12.5% (w/v) L-001739764-000M020
Mean Total No. Cell in Node - 3359850
Mean %BrdU+ LNC - 0.95
Lymphocyte Proliferation (No. BrdU+) - 33737

Applicant's summary and conclusion

Interpretation of results:
GHS criteria not met
Topical application of test article L-001739764-000M020 at 12.5% (w/v) in DMF resulted in an SI value less than 3.0. Therefore, this test article is not a dermal sensitizer in the Screening Local Lymph Node Assay.
Executive summary:

Test article L-001739764-000M020 was tested for solubility at 25% (w/v) in acetone:olive oil (4:1, AOO), dimethyl sulfoxide (DMSO), and N,N-Dimethylformamide (DMF), and at 12.5% (w/v) in DMF, and was found to be soluble only at 12.5% (w/v) in DMF. The Study Director, in consultation with the Sponsor, chose DMF as the vehicle for the study. For each test article, one group of five healthy female CBA/J mice was treated by topical application to the dorsum of each ear, once daily for three consecutive days. A vehicle control group of five mice was treated with DMF, and another group of five mice was treated with the positive control, alpha-hexylcinnamaldehyde in DMF (25% HCA), in the exact same manner.
All animals in the study were observed once daily throughout the study for clinical signs, either of local irritation at the application site or systemic toxicity, and for mortality. Body weights were measured on Day 1 prior to first dose, Day 3, and Day 6 prior to euthanasia.
The mice were given an intraperitoneal injection of the thymidine analog 5-bromo-2’-deoxy-uridine (BrdU) approximately five hours prior to euthanasia. After euthanasia, the auricular lymph nodes were isolated, single-cell suspensions of lymph node cells (LNC) were generated, and the LNC suspensions were analyzed by flow cytometry for BrdU incorporation and the total number of LNC. The number of proliferating LNC (#BrdU+) was calculated and used as a measure of the proliferative response of the local lymph node. The stimulation index (SI) was calculated by dividing the proliferative response (#BrdU+ LNC) of each test article-treated animal by the mean proliferative response of the vehicle control group. The mean SI and standard deviation (S.D.) was calculated for each group from the individual animal data. If any test article or control article treatment group yielded an SI value of 3.0 or more, then the test article or control article was considered to be a sensitizer.
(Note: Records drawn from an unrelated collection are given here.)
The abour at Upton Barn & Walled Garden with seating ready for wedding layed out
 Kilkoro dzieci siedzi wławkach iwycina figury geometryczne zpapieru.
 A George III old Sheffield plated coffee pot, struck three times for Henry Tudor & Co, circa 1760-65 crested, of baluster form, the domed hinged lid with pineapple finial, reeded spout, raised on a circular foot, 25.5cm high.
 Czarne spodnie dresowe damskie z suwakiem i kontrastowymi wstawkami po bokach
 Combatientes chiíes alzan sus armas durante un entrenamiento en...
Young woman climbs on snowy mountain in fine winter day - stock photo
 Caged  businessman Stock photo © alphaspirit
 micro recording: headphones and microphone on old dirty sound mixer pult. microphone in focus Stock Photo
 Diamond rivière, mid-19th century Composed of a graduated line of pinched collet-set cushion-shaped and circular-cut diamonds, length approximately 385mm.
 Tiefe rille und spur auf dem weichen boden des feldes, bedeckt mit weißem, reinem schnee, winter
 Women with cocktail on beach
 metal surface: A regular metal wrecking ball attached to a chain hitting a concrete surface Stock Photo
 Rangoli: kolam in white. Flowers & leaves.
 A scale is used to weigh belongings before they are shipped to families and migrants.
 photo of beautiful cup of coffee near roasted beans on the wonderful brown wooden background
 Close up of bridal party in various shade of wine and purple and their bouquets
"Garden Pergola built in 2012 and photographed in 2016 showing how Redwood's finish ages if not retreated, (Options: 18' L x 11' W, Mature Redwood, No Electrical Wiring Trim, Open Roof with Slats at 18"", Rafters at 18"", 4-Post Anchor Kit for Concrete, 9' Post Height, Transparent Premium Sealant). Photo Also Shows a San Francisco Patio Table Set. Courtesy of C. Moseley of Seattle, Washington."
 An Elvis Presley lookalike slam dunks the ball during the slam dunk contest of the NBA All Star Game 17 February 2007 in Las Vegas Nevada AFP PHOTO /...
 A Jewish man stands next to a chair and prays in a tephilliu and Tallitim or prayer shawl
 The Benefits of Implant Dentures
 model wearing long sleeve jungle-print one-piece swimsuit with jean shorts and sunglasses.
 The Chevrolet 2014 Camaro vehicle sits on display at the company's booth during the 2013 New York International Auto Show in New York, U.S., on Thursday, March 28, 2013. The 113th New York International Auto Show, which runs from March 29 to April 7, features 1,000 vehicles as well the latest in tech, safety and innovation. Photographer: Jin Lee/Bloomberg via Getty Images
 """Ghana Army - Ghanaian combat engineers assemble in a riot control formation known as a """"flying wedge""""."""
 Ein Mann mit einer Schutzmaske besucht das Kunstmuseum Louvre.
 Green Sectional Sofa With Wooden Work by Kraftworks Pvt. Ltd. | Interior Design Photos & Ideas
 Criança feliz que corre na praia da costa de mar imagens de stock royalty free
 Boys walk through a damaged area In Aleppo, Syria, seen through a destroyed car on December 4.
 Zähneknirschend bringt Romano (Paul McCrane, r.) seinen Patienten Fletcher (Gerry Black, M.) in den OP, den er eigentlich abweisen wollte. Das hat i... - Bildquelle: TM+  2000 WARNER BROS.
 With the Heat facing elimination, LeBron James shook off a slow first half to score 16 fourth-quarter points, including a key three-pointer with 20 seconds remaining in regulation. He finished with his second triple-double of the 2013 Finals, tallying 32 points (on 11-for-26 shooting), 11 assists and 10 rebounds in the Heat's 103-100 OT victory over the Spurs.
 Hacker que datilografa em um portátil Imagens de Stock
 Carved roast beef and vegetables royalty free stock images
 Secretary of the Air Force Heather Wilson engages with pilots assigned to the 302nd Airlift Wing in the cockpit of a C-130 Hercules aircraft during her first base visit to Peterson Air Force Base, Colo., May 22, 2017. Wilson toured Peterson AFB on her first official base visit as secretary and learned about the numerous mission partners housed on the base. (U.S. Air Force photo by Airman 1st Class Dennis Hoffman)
All animals survived the in-life phase of the study and were observed to be normal. There were no difficulties in administration of the test article or with its adherence to the dosed ears. Body weight losses were noted but were not considered significant (less than 2 grams). Ear thickness measurements and individual animal observations indicated that no test article treatment resulted in more than moderate local dermal irritation. The SI of the positive control group, 25% HCA, was 5.8. The SI of 12.5% (w/v) L-001739764-000M020 was 0.8.